Data processing, and annotation for metabolomics analysis by low-resolution GC-MS
Project description
MetaMS
MetaMS is a workflow for metabolomics data processing and annotation
Current Version
2.0.0
Data input formats
- ANDI NetCDF for GC-MS (.cdf)
- CoreMS self-containing Hierarchical Data Format (.hdf5)
- ChemStation Agilent (Ongoing)
Data output formats
- Pandas data frame (can be saved using pickle, h5, etc)

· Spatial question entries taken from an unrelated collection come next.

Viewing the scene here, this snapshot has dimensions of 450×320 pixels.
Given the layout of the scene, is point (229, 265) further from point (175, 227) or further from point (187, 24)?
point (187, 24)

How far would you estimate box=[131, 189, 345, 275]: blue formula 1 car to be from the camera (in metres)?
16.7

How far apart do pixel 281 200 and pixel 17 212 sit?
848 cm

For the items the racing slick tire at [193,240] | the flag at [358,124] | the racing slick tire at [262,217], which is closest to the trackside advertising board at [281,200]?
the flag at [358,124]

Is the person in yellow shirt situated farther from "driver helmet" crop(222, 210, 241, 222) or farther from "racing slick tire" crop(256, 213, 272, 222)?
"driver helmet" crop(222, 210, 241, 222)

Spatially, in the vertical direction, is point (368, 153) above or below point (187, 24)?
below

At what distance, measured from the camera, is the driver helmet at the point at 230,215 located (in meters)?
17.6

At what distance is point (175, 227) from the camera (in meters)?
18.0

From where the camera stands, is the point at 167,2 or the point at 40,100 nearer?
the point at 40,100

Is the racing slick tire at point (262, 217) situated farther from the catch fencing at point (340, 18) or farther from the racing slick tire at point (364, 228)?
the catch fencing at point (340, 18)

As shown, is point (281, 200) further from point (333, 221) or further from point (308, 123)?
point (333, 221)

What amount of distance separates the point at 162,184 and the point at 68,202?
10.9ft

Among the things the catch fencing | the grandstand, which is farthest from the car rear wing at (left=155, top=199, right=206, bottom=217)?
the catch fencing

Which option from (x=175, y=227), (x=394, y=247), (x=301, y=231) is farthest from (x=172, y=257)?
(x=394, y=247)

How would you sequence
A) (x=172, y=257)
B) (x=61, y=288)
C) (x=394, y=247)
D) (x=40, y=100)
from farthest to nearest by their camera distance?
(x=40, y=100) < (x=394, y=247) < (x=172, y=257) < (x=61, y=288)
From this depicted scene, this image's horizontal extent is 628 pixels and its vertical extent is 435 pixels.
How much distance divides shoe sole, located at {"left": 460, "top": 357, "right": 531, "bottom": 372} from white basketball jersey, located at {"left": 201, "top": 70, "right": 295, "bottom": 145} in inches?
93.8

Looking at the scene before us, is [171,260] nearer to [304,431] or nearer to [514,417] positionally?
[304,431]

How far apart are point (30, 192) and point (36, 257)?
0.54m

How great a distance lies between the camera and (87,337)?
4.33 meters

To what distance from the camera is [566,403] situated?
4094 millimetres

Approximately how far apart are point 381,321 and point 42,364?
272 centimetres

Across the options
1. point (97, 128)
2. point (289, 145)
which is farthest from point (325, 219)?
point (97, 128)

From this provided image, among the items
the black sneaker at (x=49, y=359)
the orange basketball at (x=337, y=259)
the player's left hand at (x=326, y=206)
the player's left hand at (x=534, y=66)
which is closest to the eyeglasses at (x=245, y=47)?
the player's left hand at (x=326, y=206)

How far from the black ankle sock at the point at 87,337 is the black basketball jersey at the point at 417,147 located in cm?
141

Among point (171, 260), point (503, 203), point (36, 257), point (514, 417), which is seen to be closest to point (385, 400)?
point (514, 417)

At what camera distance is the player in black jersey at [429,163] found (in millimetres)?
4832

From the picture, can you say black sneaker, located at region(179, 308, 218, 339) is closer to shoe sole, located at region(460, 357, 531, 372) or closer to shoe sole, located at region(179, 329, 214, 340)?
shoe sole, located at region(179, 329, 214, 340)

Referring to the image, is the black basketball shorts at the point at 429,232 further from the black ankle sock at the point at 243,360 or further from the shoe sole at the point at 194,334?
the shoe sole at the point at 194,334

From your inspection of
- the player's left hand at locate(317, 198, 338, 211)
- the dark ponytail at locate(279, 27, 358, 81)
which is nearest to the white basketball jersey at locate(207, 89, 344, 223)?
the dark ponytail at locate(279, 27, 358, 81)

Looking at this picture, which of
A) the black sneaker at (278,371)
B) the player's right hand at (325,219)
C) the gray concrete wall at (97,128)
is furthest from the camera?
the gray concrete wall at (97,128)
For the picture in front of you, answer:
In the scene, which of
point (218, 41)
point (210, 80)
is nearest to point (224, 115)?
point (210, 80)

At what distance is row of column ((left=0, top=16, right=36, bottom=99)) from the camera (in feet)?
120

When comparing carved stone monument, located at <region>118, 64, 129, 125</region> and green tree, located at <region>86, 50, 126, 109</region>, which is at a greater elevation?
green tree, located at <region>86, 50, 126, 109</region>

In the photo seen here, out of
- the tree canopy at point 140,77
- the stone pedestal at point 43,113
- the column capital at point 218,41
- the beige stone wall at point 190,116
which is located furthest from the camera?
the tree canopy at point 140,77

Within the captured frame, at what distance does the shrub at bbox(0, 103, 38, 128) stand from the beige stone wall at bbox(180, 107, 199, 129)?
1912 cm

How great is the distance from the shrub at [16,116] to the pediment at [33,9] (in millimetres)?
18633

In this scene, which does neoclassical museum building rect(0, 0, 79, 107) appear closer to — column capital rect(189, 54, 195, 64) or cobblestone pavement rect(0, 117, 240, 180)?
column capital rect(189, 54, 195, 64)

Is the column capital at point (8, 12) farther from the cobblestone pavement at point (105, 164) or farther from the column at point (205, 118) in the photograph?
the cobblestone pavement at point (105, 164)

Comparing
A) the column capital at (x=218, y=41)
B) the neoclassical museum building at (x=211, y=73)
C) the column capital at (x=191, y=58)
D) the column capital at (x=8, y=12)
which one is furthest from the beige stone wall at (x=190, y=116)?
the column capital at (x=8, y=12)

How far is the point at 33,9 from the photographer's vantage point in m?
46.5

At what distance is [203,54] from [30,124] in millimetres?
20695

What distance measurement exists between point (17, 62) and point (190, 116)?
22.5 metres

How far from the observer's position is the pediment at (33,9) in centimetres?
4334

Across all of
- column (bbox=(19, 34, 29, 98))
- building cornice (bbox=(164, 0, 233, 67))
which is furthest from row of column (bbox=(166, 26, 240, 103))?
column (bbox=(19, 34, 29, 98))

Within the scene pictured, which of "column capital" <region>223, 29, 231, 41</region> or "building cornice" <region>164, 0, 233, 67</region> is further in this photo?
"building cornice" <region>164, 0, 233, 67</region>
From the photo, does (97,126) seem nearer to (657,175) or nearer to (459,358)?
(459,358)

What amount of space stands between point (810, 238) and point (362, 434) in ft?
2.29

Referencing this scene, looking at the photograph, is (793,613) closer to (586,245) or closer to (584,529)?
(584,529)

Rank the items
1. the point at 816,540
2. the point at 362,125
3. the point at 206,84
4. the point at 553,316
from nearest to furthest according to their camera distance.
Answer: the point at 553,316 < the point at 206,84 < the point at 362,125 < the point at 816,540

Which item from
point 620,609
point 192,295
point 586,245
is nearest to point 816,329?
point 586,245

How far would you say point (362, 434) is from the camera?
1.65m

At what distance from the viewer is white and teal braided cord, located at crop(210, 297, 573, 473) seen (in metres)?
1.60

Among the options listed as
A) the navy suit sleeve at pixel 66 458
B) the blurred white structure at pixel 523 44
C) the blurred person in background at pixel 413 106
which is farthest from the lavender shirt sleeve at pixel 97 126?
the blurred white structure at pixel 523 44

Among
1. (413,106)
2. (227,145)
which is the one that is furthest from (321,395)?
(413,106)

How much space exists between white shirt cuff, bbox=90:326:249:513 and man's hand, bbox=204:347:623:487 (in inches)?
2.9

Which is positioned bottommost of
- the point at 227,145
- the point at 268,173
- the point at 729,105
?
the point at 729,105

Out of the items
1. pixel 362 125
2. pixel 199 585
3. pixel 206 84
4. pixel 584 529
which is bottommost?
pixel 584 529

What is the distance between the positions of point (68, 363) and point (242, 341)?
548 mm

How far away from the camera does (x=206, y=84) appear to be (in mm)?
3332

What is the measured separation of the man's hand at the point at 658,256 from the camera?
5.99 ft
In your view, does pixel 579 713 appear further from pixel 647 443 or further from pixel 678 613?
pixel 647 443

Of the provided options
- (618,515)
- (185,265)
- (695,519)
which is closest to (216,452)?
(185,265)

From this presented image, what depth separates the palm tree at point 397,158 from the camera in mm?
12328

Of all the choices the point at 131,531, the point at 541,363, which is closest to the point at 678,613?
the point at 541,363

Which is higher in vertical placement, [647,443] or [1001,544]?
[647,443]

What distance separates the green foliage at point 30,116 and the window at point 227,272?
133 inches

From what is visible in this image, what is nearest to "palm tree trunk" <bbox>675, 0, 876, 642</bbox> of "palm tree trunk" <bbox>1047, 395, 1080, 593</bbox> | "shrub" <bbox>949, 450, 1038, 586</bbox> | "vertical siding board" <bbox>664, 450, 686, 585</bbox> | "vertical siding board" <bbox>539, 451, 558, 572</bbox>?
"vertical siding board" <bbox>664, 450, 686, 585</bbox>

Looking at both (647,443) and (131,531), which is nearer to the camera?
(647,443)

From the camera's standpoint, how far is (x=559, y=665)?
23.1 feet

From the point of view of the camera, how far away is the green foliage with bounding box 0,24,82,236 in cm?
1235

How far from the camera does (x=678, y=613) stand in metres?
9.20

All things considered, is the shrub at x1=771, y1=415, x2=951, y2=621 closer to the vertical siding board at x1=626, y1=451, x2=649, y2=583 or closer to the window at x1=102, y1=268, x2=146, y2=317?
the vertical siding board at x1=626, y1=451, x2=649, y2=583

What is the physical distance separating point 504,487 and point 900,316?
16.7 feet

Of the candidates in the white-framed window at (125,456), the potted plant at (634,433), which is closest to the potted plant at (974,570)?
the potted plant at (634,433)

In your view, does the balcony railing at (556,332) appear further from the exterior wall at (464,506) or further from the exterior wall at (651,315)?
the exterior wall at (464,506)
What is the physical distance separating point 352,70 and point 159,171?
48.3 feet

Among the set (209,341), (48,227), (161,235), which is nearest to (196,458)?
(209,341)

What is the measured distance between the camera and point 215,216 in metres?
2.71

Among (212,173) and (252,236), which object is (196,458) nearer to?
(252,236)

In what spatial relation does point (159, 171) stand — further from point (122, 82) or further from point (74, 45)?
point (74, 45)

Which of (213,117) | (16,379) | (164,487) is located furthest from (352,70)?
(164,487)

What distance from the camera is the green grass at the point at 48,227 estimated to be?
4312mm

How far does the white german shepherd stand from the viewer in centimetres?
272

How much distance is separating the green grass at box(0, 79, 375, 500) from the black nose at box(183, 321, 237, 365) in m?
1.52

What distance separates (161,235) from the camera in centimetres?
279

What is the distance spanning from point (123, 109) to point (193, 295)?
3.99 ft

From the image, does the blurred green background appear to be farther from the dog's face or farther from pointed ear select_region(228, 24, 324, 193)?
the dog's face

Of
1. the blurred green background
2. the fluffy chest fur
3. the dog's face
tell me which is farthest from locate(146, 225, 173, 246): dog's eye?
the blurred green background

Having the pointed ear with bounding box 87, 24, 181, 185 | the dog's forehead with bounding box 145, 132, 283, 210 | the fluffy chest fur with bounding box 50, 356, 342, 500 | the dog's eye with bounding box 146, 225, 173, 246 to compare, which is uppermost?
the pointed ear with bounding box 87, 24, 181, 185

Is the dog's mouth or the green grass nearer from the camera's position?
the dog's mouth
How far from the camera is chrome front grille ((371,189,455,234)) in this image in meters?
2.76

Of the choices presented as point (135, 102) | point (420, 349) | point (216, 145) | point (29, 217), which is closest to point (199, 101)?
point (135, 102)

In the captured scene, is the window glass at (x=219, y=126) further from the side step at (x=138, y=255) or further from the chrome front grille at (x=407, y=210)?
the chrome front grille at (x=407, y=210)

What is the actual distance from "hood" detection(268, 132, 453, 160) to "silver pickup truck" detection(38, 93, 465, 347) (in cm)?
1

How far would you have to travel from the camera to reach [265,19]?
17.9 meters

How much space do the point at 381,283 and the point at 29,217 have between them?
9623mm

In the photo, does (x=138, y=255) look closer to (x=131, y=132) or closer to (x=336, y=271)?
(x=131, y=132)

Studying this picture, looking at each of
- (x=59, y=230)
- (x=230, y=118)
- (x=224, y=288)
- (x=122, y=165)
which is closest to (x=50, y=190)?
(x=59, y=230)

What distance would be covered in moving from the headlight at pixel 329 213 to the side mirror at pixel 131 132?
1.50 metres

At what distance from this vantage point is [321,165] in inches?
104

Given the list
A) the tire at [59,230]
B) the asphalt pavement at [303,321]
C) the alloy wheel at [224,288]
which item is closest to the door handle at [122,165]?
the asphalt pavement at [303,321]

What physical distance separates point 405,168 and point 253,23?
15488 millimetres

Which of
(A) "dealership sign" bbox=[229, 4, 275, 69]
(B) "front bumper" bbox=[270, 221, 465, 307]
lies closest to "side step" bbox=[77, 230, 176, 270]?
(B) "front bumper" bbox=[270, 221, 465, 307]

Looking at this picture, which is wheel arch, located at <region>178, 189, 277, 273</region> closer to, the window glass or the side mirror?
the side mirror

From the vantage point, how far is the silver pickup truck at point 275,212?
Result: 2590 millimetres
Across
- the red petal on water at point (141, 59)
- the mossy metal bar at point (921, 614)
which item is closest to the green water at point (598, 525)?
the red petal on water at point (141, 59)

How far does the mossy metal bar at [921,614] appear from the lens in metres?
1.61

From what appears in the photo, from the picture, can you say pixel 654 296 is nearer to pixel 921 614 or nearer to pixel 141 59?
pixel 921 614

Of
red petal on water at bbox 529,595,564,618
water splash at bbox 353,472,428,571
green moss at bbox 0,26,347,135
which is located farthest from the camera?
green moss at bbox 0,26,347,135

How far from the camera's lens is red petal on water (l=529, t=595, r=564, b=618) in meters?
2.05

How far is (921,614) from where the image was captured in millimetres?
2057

- Text Files (.csv, tab separated .txt, etc)
- Microsoft Excel (xlsx)
- JSON for workflow metadata
- Self-containing Hierarchical Data Format (.hdf5) including raw data and ime-series data-point for processed data-sets with all associated metadata stored as json attributes
Data structure types
- GC-MS
Available features
Signal Processing
- Baseline detection, subtraction, smoothing
- Manual and automatic noise threshold calculation
- First and second derivatives peak picking methods
- Peak Area Calculation
- EIC Chromatogram deconvolution(TODO)
Calibration
- Retention Index Linear XXX method
Compound Identification
- Automatic local (SQLite) or external (MongoDB or PostgreSQL) database check, generation, and search
- Automatic molecular match algorithm with all spectral similarity methods
MetaMS Installation
- PyPi:
pip3 install metams
- From source:
pip3 install --editable .
To be able to open chemstation files a installation of pythonnet is needed:
-
Windows:
pip3 install pythonnet
-
Mac and Linux:
brew install mono pip3 install pythonnet
Usage
metaMS dump_json_template MetamsFile.json
metaMS dump_corems_json_template CoremsFile.json
Modify the MetamsFile.json and CoremsFile.json accordingly to your dataset and workflow parameters make sure to include CoremsFile.json path inside the MetamsFile.json: "corems_json_path": "path_to_CoremsFile.json"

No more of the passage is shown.